Work on the film began in 2004 and lasted three years, with the animations largely being made by Ehlinger himself. The project was based on Ehlinger's initiative. He wanted to implement Edwin Abbott Abbott's book in a modernized way, preserving the social criticism, but updating the topics that he perceived as Victorian. In his film adaptation, he focused on technological development and fear of war - especially in Spaceland.

A first version was released on DVD on January 14, 2007, and was shown on May 12 at the New Haven Underground Film Festival. Demonstrations also followed in Canada, Great Britain and Russia. Ehlinger, who initially took on this task himself, also used social networks such as YouTube and MySpace to market the DVDs . International sales have been with IndieFlix since 2010 .

reception

At SciFi.com, Paul Di Fillippo wrote about Flatland that Ehlinger's team had succeeded extremely well in implementing the template as a film. Flatland is "entertaining, enlightening and educational". Despite Ehlinger's limited possibilities, the visual implementation of the various-dimensional figures is "well thought out, beautiful and easy to understand". Only the too frequent use of textual explanations is disturbing. Overall, the implementation is still true to its template and carefully adjusts it to the present day. Aylish Wood, who reviewed the film for Science Fiction Film and Television, found the subtitles equally disturbing . Despite the well-functioning use of color and music to convey the characters' emotions, the film was only mediocre due to the occasionally unsuccessful cut, too long and overloaded content.

Lila Marz Harper compares the film in Mathematics in Popular Culture with the short film Flatland: The Movie : Ehlinger's work, which was released in the same year, is more radical in that it is closer to the original and shows the characterization of children and discrimination against women addressed in it, as well as more Details from everyday life of geometric shapes.

Web links

Individual evidence

  1. ^ A b Paul Di Fillippo: Flatland (review) . SciFi.com. March 1, 2007. Archived from the original on March 4, 2009.
  2. a b Ladd Ehlinger Jr .: From Alabama to “Flatland” (interview). In: http://filmthreat.com . March 7, 2007, accessed May 14, 2018 .
  3. Aylish Wood: Flatland the Film (review) Archived from the original on November 29, 2012. Info: The archive link was automatically inserted and has not yet been checked.

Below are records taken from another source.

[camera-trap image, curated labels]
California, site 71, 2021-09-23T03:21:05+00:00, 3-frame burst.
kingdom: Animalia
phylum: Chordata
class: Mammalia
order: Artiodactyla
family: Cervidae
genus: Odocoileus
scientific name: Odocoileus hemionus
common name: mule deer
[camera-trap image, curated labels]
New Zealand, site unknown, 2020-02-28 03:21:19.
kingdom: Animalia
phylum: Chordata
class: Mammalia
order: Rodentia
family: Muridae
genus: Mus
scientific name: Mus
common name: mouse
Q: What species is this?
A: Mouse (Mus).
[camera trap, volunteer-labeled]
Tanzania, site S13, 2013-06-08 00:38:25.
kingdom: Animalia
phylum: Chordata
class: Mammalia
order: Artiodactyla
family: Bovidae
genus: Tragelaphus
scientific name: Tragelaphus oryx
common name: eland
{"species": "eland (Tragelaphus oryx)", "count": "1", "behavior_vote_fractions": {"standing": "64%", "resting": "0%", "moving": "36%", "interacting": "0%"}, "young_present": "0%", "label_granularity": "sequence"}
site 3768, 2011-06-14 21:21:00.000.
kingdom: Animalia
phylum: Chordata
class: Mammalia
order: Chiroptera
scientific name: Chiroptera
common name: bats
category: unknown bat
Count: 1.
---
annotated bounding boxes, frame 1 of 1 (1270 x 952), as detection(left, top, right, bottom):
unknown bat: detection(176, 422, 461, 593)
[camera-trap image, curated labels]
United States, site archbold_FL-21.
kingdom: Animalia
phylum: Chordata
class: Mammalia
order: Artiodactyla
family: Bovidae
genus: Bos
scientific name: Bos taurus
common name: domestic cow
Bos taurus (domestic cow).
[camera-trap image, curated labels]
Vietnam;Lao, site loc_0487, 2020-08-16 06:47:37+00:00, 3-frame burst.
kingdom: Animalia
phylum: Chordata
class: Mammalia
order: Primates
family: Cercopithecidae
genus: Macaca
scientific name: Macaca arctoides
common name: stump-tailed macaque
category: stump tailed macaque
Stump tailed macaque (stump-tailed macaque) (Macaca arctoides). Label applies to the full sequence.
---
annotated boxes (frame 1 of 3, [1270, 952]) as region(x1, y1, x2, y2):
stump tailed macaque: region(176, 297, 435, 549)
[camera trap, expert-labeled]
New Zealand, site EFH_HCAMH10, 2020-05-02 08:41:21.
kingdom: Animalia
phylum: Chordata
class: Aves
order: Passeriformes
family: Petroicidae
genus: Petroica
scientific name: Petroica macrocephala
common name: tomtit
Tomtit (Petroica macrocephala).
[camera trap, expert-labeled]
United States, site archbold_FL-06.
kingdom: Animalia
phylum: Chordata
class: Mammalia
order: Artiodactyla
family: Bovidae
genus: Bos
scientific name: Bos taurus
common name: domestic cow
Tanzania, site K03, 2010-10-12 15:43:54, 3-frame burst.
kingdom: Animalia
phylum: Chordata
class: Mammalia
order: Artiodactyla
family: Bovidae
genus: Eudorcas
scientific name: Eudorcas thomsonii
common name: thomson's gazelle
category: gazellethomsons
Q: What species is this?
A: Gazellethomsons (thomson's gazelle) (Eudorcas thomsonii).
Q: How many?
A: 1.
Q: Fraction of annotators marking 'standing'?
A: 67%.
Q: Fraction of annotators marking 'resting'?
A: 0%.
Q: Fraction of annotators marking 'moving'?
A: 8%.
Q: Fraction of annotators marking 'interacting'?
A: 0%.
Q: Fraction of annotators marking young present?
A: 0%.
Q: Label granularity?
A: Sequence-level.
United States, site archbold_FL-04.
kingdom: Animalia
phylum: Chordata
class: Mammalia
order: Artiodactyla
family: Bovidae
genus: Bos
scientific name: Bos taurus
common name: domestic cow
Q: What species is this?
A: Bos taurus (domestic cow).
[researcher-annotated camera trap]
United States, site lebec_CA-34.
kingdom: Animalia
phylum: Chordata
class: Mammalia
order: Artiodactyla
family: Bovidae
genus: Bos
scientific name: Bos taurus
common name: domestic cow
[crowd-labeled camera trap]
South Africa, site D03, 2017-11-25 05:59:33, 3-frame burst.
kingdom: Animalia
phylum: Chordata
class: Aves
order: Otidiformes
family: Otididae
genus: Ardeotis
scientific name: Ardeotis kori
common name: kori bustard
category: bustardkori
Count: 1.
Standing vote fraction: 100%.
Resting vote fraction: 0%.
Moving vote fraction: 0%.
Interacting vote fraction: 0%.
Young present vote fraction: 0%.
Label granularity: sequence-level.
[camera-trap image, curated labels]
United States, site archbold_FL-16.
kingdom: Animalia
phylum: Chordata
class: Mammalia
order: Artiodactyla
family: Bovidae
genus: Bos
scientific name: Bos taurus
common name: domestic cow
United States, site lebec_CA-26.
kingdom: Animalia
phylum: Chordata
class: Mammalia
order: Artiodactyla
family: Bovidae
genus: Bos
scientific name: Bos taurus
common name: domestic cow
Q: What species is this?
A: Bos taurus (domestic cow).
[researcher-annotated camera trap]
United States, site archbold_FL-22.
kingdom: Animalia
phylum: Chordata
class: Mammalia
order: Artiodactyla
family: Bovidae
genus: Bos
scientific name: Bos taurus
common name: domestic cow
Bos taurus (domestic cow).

Please check the original and archive link according to the instructions and then remove this notice. In: Liverpool University Press (via muse.jhu.edu) (Ed.): Science Fiction Film and Television . 1, No. 1, 2008, pp. 167-171. doi : 10.1353 / sff.0.0003 . Retrieved October 29, 2012. @1@ 2Template: Webachiv / IABot / 130.102.44.246
  4. Lila Marz Harper: Flatland in Popular Culture . In: Mathematics in Popular Culture: Essays on Appearances in Film, Fiction . McFarland & Company , 2012, ISBN 978-0786449781 , p. 300 (accessed October 29, 2012).